Even though the so-called hybrid hard disk drives (HHDs) have received quite a lot of hype, they could not deliver tangible performance improvements that consumers expected. As a consequence the demand towards is currently fairly low and some makers even do not think they need to add such products into lineup.
Hybrid hard disk drives feature additional flash cache of different capacity that can store certain continuously used data. Manufacturers promised that the hybrid hard drives would cut down power consumption, increase battery life, and, most importantly, speed-up boot-up time. However, the actual performance increases of HHDs is not crucial and customers are reluctant to pay extra for them, executives of hard disk drive makers reveald at Diskcon 2007 conference, reports Cnet News.com web-site.
“The initial versions haven’t delivered the performance consumers expected,” said Dr. Richard New, director of research for Hitachi Global Storage Technologies.

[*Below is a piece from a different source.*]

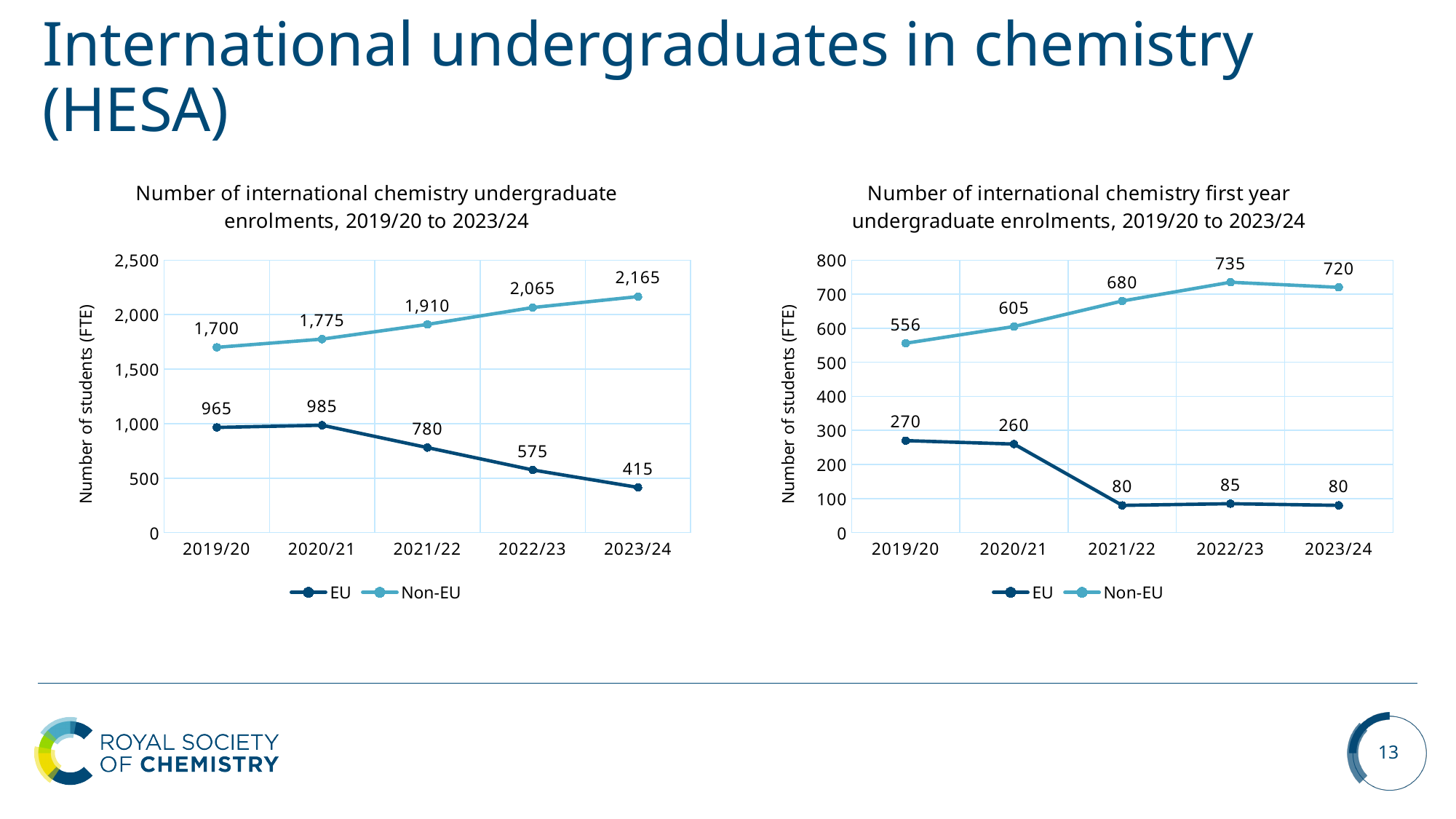
What kind of chart is the right chart (first year undergraduate enrolments)? line chart In the left chart (international chemistry undergraduate enrolments), what is the Non-EU value for 2023/24? 2,165 In the right chart (first year undergraduate enrolments), what is the Non-EU value for 2022/23? 735 In the right chart (first year undergraduate enrolments), by how much did the EU value fall from 2020/21 to 2021/22? 180 In the left chart (international chemistry undergraduate enrolments), what is the EU value for 2021/22? 780 In the left chart (international chemistry undergraduate enrolments), what is the difference between the Non-EU and EU values in 2023/24? 1,750 In the right chart (first year undergraduate enrolments), what is the EU value for 2019/20? 270 In the left chart (international chemistry undergraduate enrolments), in which year is the EU series lowest? 2023/24 How many series does the legend of the left chart list? 2 In the left chart (international chemistry undergraduate enrolments), does the EU series rise or fall from 2020/21 to 2023/24? fall In the right chart (first year undergraduate enrolments), does the Non-EU series rise or fall from 2019/20 to 2022/23? rise In the right chart (first year undergraduate enrolments), in which year is the Non-EU series highest? 2022/23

The problem might be correctable if drive makers put in more flash. Right now, hybrid drives have 256MB of memory, but if 4GB or so are installed, the flash could hold a lot more storage, which in turn would reduce power consumption and help boot-up time. However, that would raise prices, which may distract customers from the HHDs.
According to Fujitsu Computing Products of America claims that hybrid hard drives with small cache ensure boot-up time drop from 28 seconds with a standard drive to 21 seconds with a hybrid. However, the company believes that consumers are not going to pay for such a small advantage.